What a Behavioral Health Specialist Does
At the end of his training in Texas, Mattingly went on to serve as a behavioral health specialist at Fort Riley base in Kansas. Here is how he described that work:
The typical day is intake interviews and counseling … You sit down with the patient and make smart goals … and you’re also a friend to talk with … You don’t diagnose, but you take whatever you’ve gathered from that intake interview and give your top three hunches on a diagnosis to the psychologist in charge.
“Essentially, you’re doing a lot of the work of a civilian therapist but for soldiers and their families,” Mattingly added.
The experience was rewarding enough to send Mattingly back to school for further study in psychology: “I enjoyed what I was doing as a behavioral health specialist, but wanted to do more and gain more knowledge,” he said.
Life After College and Plans for the Future
Mattingly anticipates graduating in 2026 with a B.A. in psychology and hopes to continue his studies at the University of Arizona at the graduate level. (The University of Arizona’s psychology program is one of the best in the state.)
Originally from Evansville, Indiana, Mattingly has managed to work and live in eight states before the age of 20. Much of that nomadic itinerary can be attributed to his time in the military.

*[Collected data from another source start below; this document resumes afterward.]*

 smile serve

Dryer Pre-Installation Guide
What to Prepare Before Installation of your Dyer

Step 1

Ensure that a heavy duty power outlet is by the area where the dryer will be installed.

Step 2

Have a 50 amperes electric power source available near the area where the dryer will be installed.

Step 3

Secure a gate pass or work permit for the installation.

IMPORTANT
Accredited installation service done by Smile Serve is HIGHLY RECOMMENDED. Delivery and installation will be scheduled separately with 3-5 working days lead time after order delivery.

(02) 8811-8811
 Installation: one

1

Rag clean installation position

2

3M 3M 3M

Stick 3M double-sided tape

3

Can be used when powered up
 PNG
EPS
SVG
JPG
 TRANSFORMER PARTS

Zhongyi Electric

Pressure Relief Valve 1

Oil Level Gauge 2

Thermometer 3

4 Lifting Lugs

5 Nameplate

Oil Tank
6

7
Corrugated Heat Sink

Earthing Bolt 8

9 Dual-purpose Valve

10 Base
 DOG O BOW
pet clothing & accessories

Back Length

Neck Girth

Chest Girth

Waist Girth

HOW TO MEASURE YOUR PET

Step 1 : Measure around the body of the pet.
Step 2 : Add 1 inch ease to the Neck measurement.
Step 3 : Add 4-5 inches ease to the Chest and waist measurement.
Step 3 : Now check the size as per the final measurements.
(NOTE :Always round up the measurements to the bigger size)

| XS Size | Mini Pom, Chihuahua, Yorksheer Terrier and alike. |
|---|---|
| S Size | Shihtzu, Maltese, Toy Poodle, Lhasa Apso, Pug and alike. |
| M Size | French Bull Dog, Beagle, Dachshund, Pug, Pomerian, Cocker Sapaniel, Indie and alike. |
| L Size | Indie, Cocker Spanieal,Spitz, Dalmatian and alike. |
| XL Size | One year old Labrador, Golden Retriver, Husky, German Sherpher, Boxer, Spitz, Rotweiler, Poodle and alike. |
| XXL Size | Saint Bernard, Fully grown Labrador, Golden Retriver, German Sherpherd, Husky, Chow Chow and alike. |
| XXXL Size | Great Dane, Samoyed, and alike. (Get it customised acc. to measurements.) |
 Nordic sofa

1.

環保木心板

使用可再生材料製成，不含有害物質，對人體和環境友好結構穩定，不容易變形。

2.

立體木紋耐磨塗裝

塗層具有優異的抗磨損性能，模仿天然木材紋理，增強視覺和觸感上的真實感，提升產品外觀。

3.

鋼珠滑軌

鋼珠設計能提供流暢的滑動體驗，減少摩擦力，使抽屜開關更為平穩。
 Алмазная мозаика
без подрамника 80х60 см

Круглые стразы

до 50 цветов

What would he like to do after college? “There are a couple things I’d like to do, one of them more realistic and the other more of a dream. I’d like to work as a forensic psychologist or work with the FBI in psychology or as a special agent.”
Whichever path he takes, Mattingly will be advancing the cause of mental health and shedding light on its profound importance. And, just as he sought help for a physical condition, he hopes more people can take pride in seeking help for mental health issues. It’s an “accomplishment,” he wrote in his essay—and as someone who gravitates to trying and mastering “hard things,” he would know.